(Collected data)

· · ·

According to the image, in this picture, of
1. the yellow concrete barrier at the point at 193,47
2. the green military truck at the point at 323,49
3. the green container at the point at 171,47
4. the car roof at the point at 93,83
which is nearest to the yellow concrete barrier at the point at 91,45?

· · ·

**TASK DIRECTIONS:** Rewrite the rows above as a JSON list of strings, with each line as its own string and blank lines left out.

**RESULT:**
[
  "According to the image, in this picture, of",
  "1. the yellow concrete barrier at the point at 193,47",
  "2. the green military truck at the point at 323,49",
  "3. the green container at the point at 171,47",
  "4. the car roof at the point at 93,83",
  "which is nearest to the yellow concrete barrier at the point at 91,45?"
]